掲載文:
────────────────
構成がシンプルなのでアレンジも基本的にはシンプル。
(デモを作ってる時、普通に一番二番間奏サビアウトロって
作っていったら8分近くなってて、こりゃ長い!と二番を丸ごと削った
結果、歌詞のストーリー的にもちょうど良くなったと思う)
なのでベーシックを録るのはあまり不安要素はなかった。
(ベーシックというのは基本的な4人だけの音、という意味合いで俺らは使っている)
その上でレコーディングではかなりギターダビングを凝った。
ベーシックがシンプルなので
逆にやりたいことがどんどん浮かんできて
結果それを全部やる、という
井上さんの神がかったミックスで全てが在るべき場所に収まった感がある。
頭のディレイ操縦から始まって
最後サビは展開するにつれてどんどんギターが増えていく。
最後サビ2回し目からはパッドぽくアーウーハモまで入ってきて
(歌メロに歌詞の通りハモるハモりを字ハモ
あまりメロディにそわずアーとかウーとかいうコーラスをアーウーハモと呼ぶ
木漏れ陽の最後とかもアーウーハモですね)
冒頭の揺らいでる感じのギターもまた
いつの間にか入ってきてて最後それが残って終わる。
────────────────
記録データ:
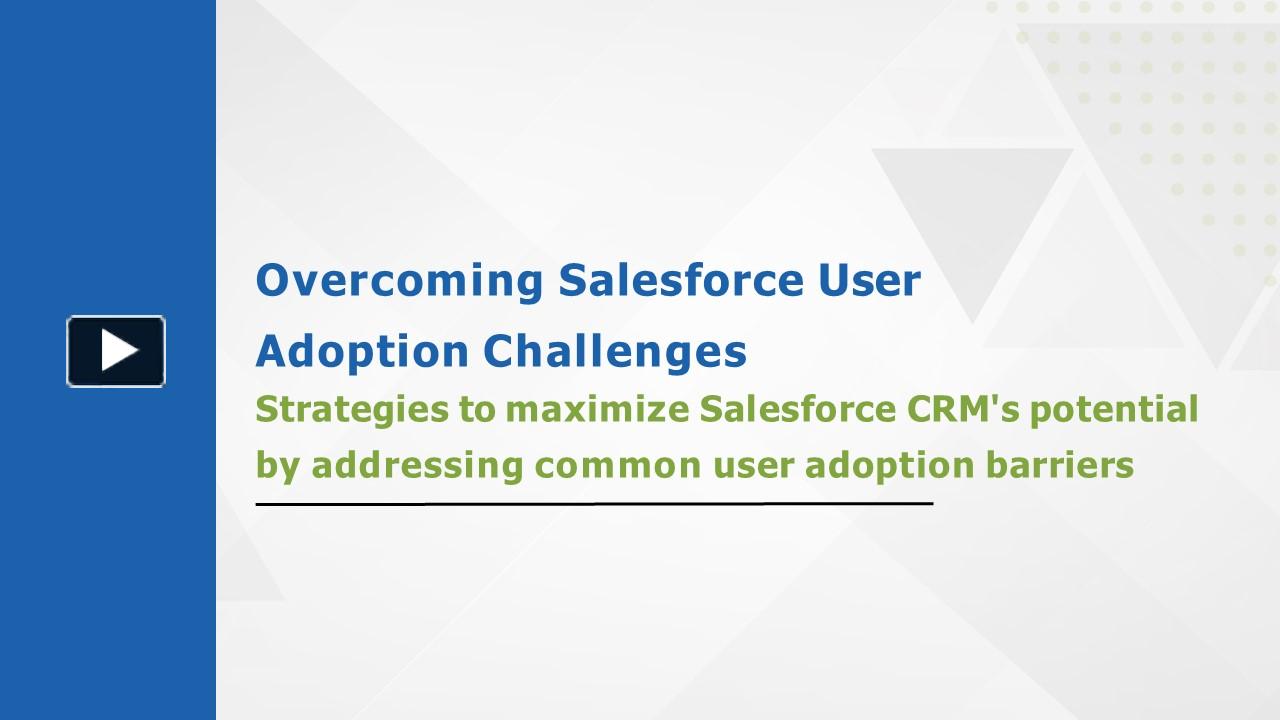 Overcoming Salesforce User Adoption Challenges

Strategies to maximize Salesforce CRM's potential by addressing common user adoption barriers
────────────────
課題: レコーディングについての文章の続きを、最後の一文のあとから書いてもらえますか。 一覧は、レコーディングについての文章とは関係がありません。

解答:
最後の方、壮のアルペジオがチェンバロみたいな音に聴こえるんだけど
なんかしたんだっけかなあ…?
んー多分これは井上さんがミックスの時になんかしてくれたんだろうなあ。
Aメロのアコースティックギターは
確か壮のマーチン(結構高い)を使ったんだと思う。
俺のアコギこんなキラキラした音でない。。
当時、壮が一本くらい良いアコギが欲しい、と
でも弾き語りをするわけでもなく
買ったもののそんなに出番がないので
出番のチャンスとあらば割と俺にも弾きたがらせた。
俺のソロアルバム、眠る前を録る時も
頼んでもないのに、マーチン使う?と言ってきたし。
しかし結果超壮大な曲になったなあ。
たゆたう夕陽が見えるようだ。
桜井さんはデモの段階からこの曲を気に入ってたので
ギターダビングしまくってどんどん曲がデカくなっていってる時
早く桜井さんに聴かせたくてしょうがなかったなあ。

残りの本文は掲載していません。